[Opening PASSAGE TO READ section]
Drosophila Myoblast Fusion: Invasion and Resistance for the Ultimate Union

Abstract

Cell-cell fusion is indispensable for creating life and building syncytial tissues and organs. Ever since the discovery of cell-cell fusion, how cells join together to form zygotes and multinucleated syncytia has remained a fundamental question in cell and developmental biology. In the past two decades, Drosophila myoblast fusion has been used as a powerful genetic model to unravel mechanisms underlying cell-cell fusion in vivo. Many evolutionarily conserved fusion-promoting factors have been identified and so has a surprising and conserved cellular mechanism. In this review, we revisit key findings in Drosophila myoblast fusion and highlight the critical roles of cellular invasion and resistance in driving cell membrane fusion.

Keywords: Drosophila genetics; actin-propelled membrane protrusions; asymmetric fusogenic synapse; cell–cell fusion; mechanical tension; mechanosensory response; myoblast fusion.

Figure 1

Milestones in the study of Drosophila myoblast fusion. (a) Multinucleated muscle cells visualized in Drosophila embryo (9). (b) Founder cells identified (106). (c) Cell adhesion molecules discovered (18, 104). (d) Discovery of actin-enriched structure (actin focus) at the site of myoblast fusion (76, 79, 100). (e) Discovery of the asymmetric fusogenic synapse (114). (f) Discovery of the role of mechanical tension in promoting myoblast fusion (78).
[Closing PASSAGE TO READ section]
# EXERCISE PROMPT:
Please summarize the abstract on Drosophila myoblast fusion in two sentences. The records that follow come from a different source than the abstract.
[Opening DATA TO EXAMINE section]
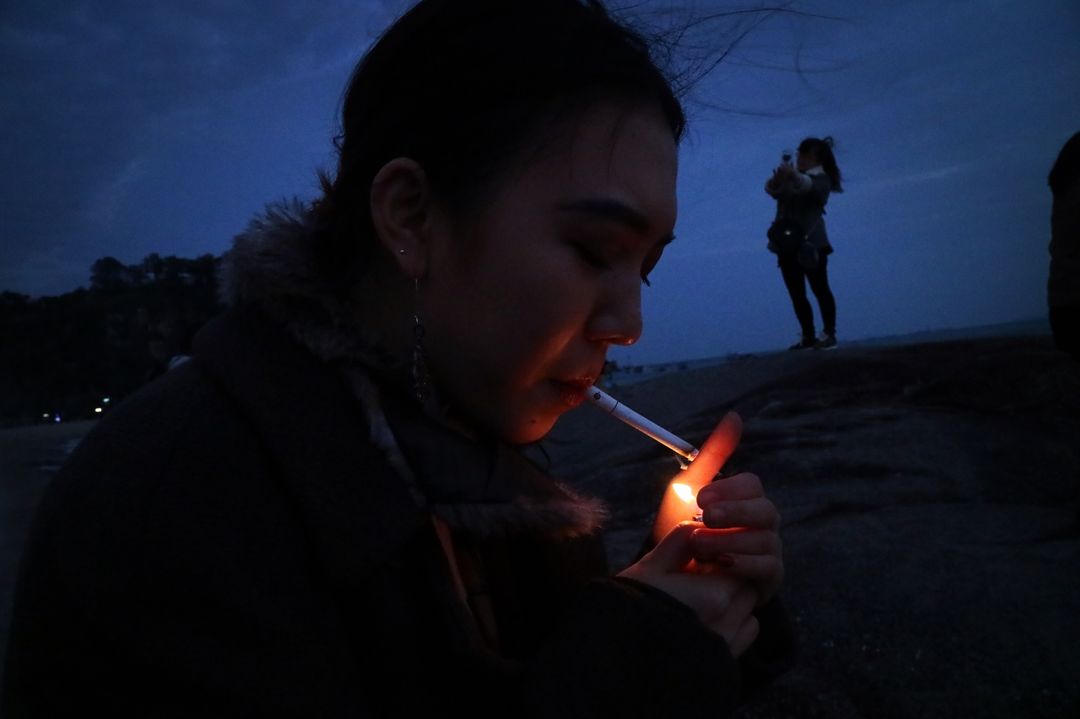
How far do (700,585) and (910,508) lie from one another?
104 inches

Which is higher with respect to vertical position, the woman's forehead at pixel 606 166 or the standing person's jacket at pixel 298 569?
the woman's forehead at pixel 606 166

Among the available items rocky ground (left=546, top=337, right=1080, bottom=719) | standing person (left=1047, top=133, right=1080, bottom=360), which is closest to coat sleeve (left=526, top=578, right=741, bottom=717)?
rocky ground (left=546, top=337, right=1080, bottom=719)

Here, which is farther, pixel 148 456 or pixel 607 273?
pixel 607 273

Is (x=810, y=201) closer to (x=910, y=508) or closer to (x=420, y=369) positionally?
(x=910, y=508)

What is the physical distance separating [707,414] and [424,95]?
16.8 ft

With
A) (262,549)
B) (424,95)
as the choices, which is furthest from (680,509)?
(424,95)

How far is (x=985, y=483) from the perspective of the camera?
3533 millimetres

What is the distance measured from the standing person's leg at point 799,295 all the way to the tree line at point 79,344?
5768 mm

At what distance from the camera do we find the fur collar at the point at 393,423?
1.01 metres

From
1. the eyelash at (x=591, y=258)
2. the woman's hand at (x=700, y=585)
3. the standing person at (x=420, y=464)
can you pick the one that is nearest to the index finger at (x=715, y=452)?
the standing person at (x=420, y=464)

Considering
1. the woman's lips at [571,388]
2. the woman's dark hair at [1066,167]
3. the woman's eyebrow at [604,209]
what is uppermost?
the woman's dark hair at [1066,167]

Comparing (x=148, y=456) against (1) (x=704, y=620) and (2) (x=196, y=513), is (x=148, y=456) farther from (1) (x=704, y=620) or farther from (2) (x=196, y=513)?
(1) (x=704, y=620)

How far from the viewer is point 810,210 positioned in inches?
253

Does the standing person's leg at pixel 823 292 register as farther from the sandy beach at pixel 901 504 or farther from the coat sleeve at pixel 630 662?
the coat sleeve at pixel 630 662
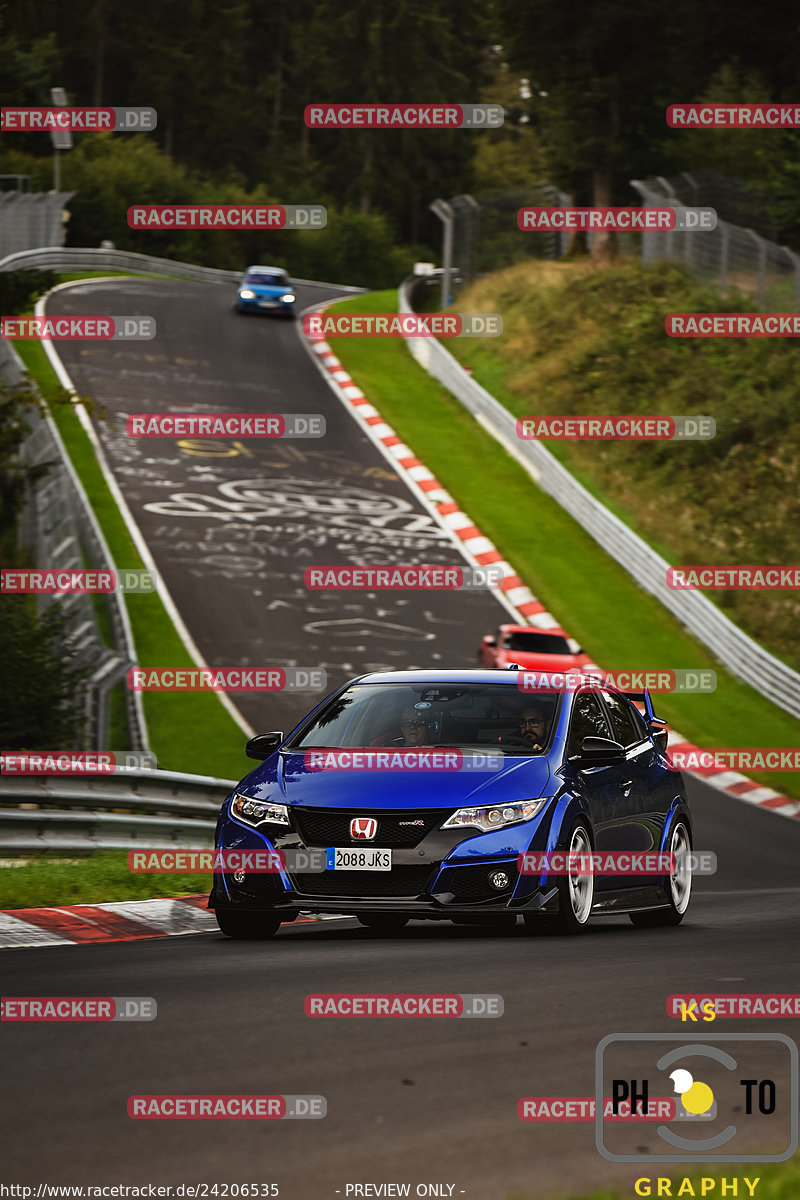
[Closing DATA TO EXAMINE section]
# FINISHED TASK:
For the past two decades, Drosophila myoblast fusion has served as a genetic model for uncovering how cells fuse in vivo, and this work has identified many evolutionarily conserved fusion-promoting factors along with a conserved cellular mechanism. The review revisits key findings in this system and highlights the critical roles of cellular invasion and resistance in driving cell membrane fusion.